We’re an ambitious bunch and nothing beats the idea of working on something you believe in and scaling it to the point where it can have a meaningful impact.
We noticed years ago that many of the businesses we looked up to were Certified B Corporations, and this commitment from the B Corp community to continuously strive for a better way of doing business drew us in straight away.
The Mānuka honey industry in Aotearoa New Zealand has been highly focused on producing large quantities of Mānuka honey. This often results in costs to environmental and bee health and directs profits away from local beekeepers and communities. Through our longstanding relationships with our master beekeepers in remote regions of Aotearoa New Zealand, we saw from the beginning that the industry had so much more to offer by delivering a 100 percent natural product, while supporting and nurturing relationships within local communities, all without costing the environment.
What makes Manukora unique as a business?
Unlike our industry peers, we’ve chosen not to own or run a beekeeping operation.
We pour our energy into empowering a network of amazing local beekeepers from all around Aotearoa New Zealand to do what they do best. They harness the full potential of the precious Mānuka resource in their region, and in doing so, we ensure that more of the economic benefit remains in these isolated communities.
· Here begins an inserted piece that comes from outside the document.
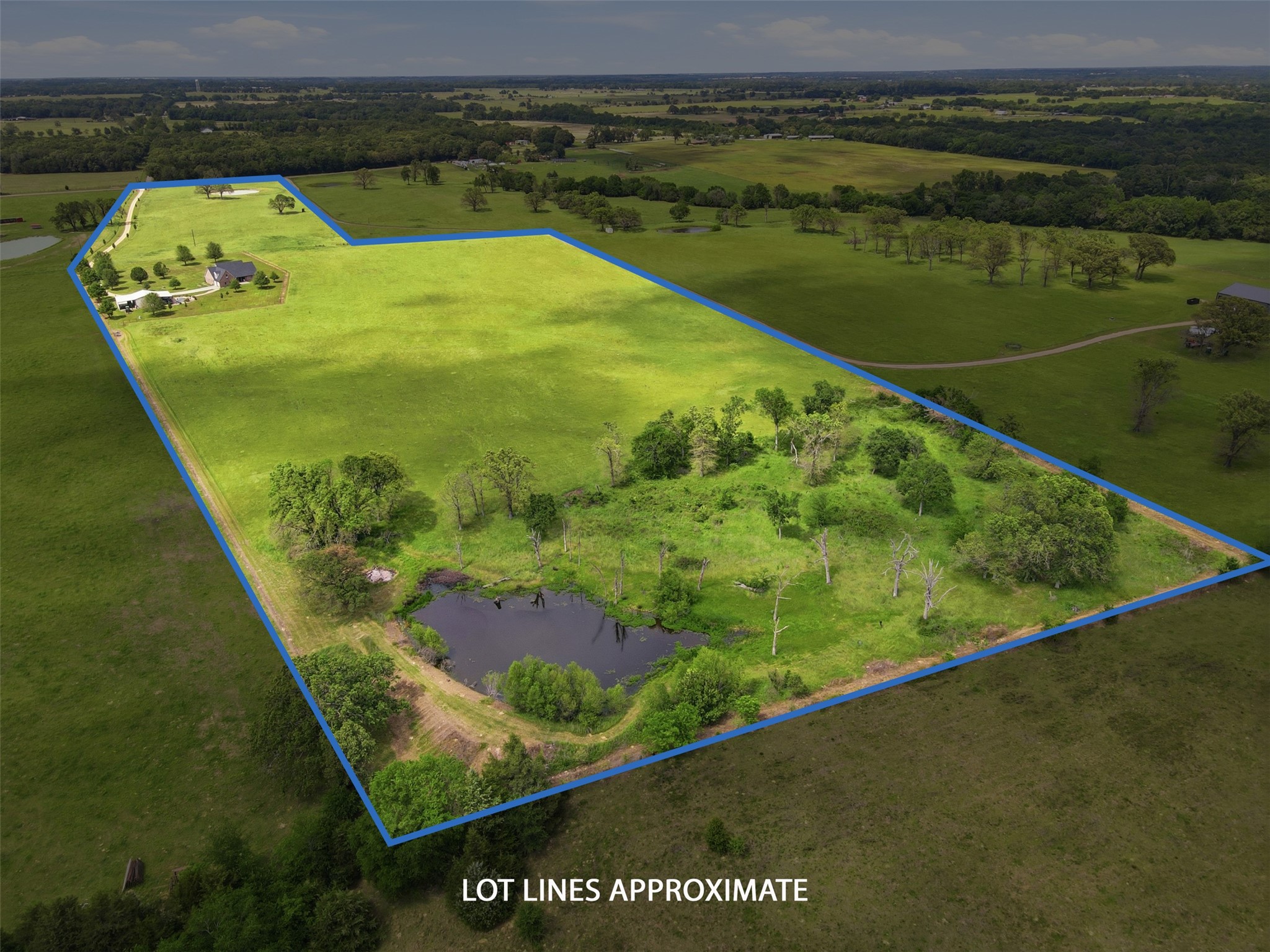 8737 E Fm 1567 Sulphur Springs TX 75482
We believe industrialised beekeeping is counterintuitive, so together with our master beekeepers, we are passionately developing an elevated standard that we call ‘The Art of Ethical Beekeeping.’ This method of beekeeping involves additional time and cost, but we have proven that it significantly increases bee health, yields, product quality and reduces negative environmental impacts.
What business practice do you want to see become the norm in your industry?
- We want to see an uplift in education around the use of pesticides and herbicides and the negative impact they have on local plant biodiversity, bee and human health. We’d love to see a dramatic reduction in their use across commercial businesses, but also by small operators.
- The ethical treatment of bees, whether it be for honey production or pollination, should be a bare minimum standard, so that we can continue to build a healthy bee population here in Aotearoa New Zealand and see a positive change in other countries across the globe.
- Seeking to generate value from resources we already have in our own backyard is not only rewarding but also has a larger positive impact on local communities, bringing employment, development and pathways for future generations from the regions to take.
Was there a B Corp that inspired you to certify, or one that you look to for inspiration?
It’s hard to choose just one!
Patagonia – who wouldn’t have these guys on their inspiration list! They’ve inspired a whole new wave of entrepreneurs to build the businesses that this world needs.
Allbirds – such an awesome brand in every regard. They prove that doing good and doing well can go hand in hand. We love to see a business with kiwi roots making waves on the world stage.
Sawmill Brewery – we obviously love their beer and resonate with creating a clean and delicious product. It’s super inspiring that a small business just up the road from us was certified as a B Corp three years ago!
Lastly, do you have any tips for aspiring B Corps about the certification process?
The BIA can feel daunting to begin with, but taking time to use the ‘learn more’ to understand the questions or see examples was really helpful. We suggest having more than one of you doing it – divide and conquer. We also jumped on the phone with another B Corp company to ask for tips and tricks on how to tackle the assessment.
In terms of getting the company involved and getting buy-in from other team members who you might need to gather documentation from, we found it was important to make sure everyone knew why the certification was important to us and understand the values and how they lined up with our own.